Doch verdammt, er hätte um ein Haar aufgeheult, als auf einmal Alfhards amüsierte Stimme vom Zelteingang her dröhnte: »Wenn du da drin bist, pack ein, was du einzupacken hast, Falke. Die Großen sind zum König gerufen worden, und Otto will, dass du ihn begleitest.«

Kapitel 5

Zur selben Zeit anderswo im Lager

Bürk schnaubte, als er sich dem Zelt des bairischen Herzogs näherte, vor dessen Eingang zwei bullige Krieger mit Schild und Speer in den Händen standen. Eine lange Holzstange war direkt neben der Unterkunft in den Boden gerammt worden, auf deren Spitze thronte ein Eberschädel mit vergoldeten Hauern.

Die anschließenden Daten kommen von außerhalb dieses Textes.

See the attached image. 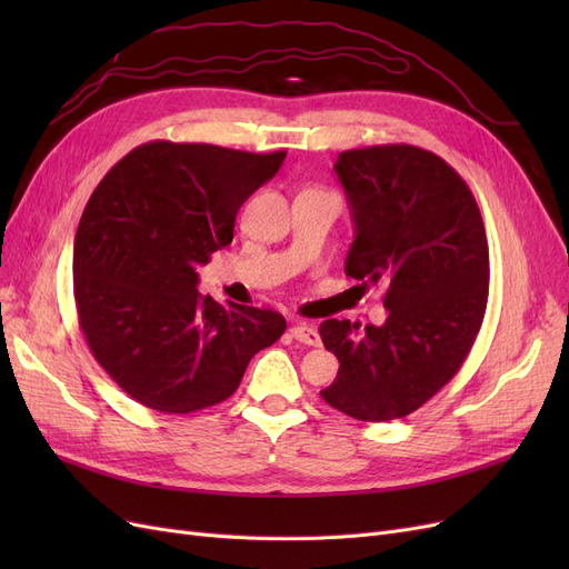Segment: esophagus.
<instances>
[{"label": "esophagus", "instance_id": "obj_1", "mask_svg": "<svg viewBox=\"0 0 569 569\" xmlns=\"http://www.w3.org/2000/svg\"><path fill=\"white\" fill-rule=\"evenodd\" d=\"M289 335L295 337L297 341H301V343H308V347H318V343H320V335H318L316 327L306 325V322H297V325L289 330Z\"/></svg>", "mask_w": 569, "mask_h": 569}]
</instances>
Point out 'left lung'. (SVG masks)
I'll return each mask as SVG.
<instances>
[{
	"mask_svg": "<svg viewBox=\"0 0 569 569\" xmlns=\"http://www.w3.org/2000/svg\"><path fill=\"white\" fill-rule=\"evenodd\" d=\"M335 173L356 237L347 274L387 284L385 325L325 320L339 360L320 391L363 422L406 418L468 358L489 299V244L470 187L437 153L410 144L341 151Z\"/></svg>",
	"mask_w": 569,
	"mask_h": 569,
	"instance_id": "left-lung-1",
	"label": "left lung"
}]
</instances>
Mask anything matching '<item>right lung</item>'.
<instances>
[{
  "label": "right lung",
  "instance_id": "add662e5",
  "mask_svg": "<svg viewBox=\"0 0 569 569\" xmlns=\"http://www.w3.org/2000/svg\"><path fill=\"white\" fill-rule=\"evenodd\" d=\"M284 157L159 140L97 184L73 244L78 320L97 363L137 403L184 416L226 401L287 330L280 313L197 289V268L232 242L237 211Z\"/></svg>",
  "mask_w": 569,
  "mask_h": 569
}]
</instances>
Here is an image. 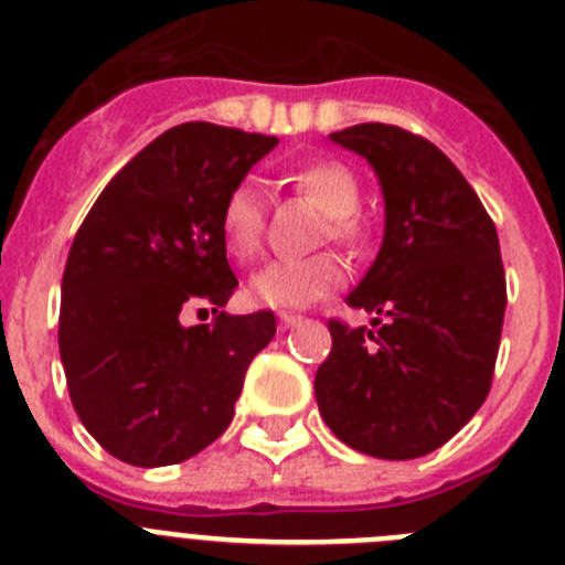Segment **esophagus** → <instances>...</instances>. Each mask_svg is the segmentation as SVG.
Listing matches in <instances>:
<instances>
[{
    "label": "esophagus",
    "instance_id": "esophagus-1",
    "mask_svg": "<svg viewBox=\"0 0 565 565\" xmlns=\"http://www.w3.org/2000/svg\"><path fill=\"white\" fill-rule=\"evenodd\" d=\"M277 319L282 328H297V324H302V317H299V313H291V310H279Z\"/></svg>",
    "mask_w": 565,
    "mask_h": 565
}]
</instances>
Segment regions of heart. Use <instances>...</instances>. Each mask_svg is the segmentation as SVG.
<instances>
[{
    "label": "heart",
    "instance_id": "1",
    "mask_svg": "<svg viewBox=\"0 0 565 565\" xmlns=\"http://www.w3.org/2000/svg\"><path fill=\"white\" fill-rule=\"evenodd\" d=\"M299 193L317 201L330 215V232L339 241H359L361 221L355 218L361 201L359 179L339 162H319L294 175ZM266 232V190L257 179H241L226 193L221 206V235L237 260H248L260 252ZM344 282V266L333 255L279 257L257 268L248 279V294L266 308H308L328 297Z\"/></svg>",
    "mask_w": 565,
    "mask_h": 565
}]
</instances>
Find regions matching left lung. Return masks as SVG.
Instances as JSON below:
<instances>
[{
  "label": "left lung",
  "instance_id": "8db88e82",
  "mask_svg": "<svg viewBox=\"0 0 565 565\" xmlns=\"http://www.w3.org/2000/svg\"><path fill=\"white\" fill-rule=\"evenodd\" d=\"M375 170L384 241L347 294L372 328L330 322L313 392L330 431L377 459L437 451L479 412L493 381L507 282L495 226L457 164L384 122L330 134Z\"/></svg>",
  "mask_w": 565,
  "mask_h": 565
}]
</instances>
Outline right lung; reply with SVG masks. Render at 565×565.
Segmentation results:
<instances>
[{
  "mask_svg": "<svg viewBox=\"0 0 565 565\" xmlns=\"http://www.w3.org/2000/svg\"><path fill=\"white\" fill-rule=\"evenodd\" d=\"M277 137L184 122L114 175L72 241L58 350L72 406L111 457L184 462L235 414L243 375L277 333L271 310L232 317L237 279L221 206ZM212 307V326H184Z\"/></svg>",
  "mask_w": 565,
  "mask_h": 565,
  "instance_id": "obj_1",
  "label": "right lung"
}]
</instances>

Ein Eber mit breiter Stirnplatte und langen, gefährlichen Hauern als Stammeszeichen – wie passend für einen Mann wie Arnulf, dessen Dickköpfigkeit im ganzen Reich bekannt war. Wahrscheinlich verstanden er und Bürks Vater sich deshalb so blendend. Nur mit dem Unterschied, dass Arnulf um einiges jünger – er mochte gerade mal um die sechsundzwanzig Winter zählen, wenn Bürk sich recht erinnerte –, rebellischer und vor allem mächtiger war. Nicht umsonst nannte man ihn auch »den Bösen«. Kein anderer Fürst im Ostfrankenreich war so vermessen und annektierte Kirchengüter, um diese unter den eigenen Vasallen zu verteilen und sich so deren Unterstützung zu sichern.

Wie auf Kommando trat der links stehende Wachkrieger vor, versperrte Bürk den Weg. »Halt. Hier gibt es kein Durchkommen«, röhrte der Kerl mit der kaum verständlichen Aussprache der Baiern.